──────── Supplied material ────────
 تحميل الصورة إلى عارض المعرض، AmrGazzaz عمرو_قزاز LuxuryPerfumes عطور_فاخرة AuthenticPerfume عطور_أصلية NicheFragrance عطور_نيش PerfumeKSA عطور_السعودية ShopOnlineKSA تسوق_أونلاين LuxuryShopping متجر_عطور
────────
──────── Supplied material ────────
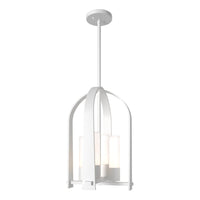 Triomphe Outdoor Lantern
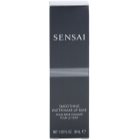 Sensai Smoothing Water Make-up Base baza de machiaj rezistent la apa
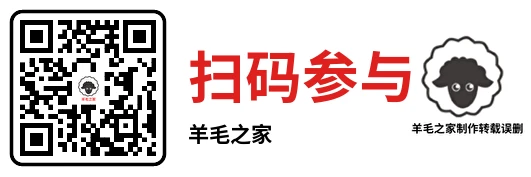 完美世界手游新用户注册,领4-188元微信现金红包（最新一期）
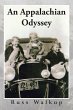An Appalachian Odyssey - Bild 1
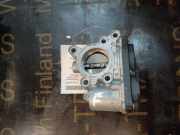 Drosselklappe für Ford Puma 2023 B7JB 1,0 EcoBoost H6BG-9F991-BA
────────
──────── Supplied material ────────
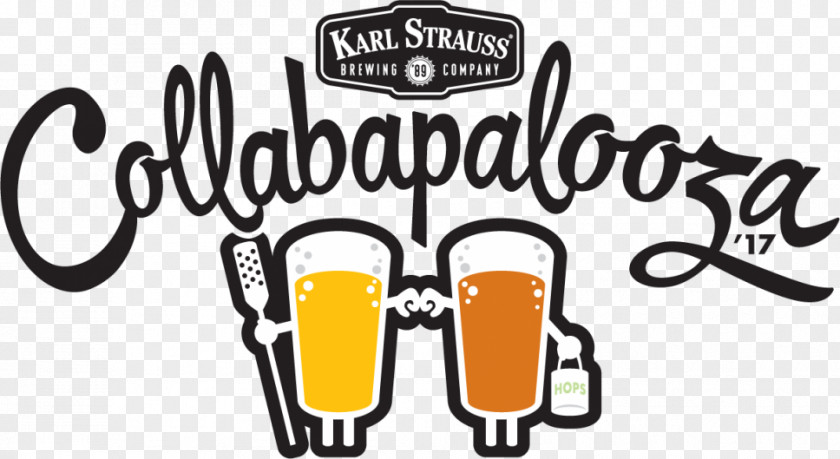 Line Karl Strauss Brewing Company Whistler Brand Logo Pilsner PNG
────────
Task prompt
Only the lines between the one with "Sensai Smoothing Water" and the one with "Drosselklappe für Ford", those two included, get copied from the material above. Keep it exact and free of pictures.

Solution for this exercise
 Sensai Smoothing Water Make-up Base baza de machiaj rezistent la apa
 完美世界手游新用户注册,领4-188元微信现金红包（最新一期）
An Appalachian Odyssey - Bild 1
 Drosselklappe für Ford Puma 2023 B7JB 1,0 EcoBoost H6BG-9F991-BA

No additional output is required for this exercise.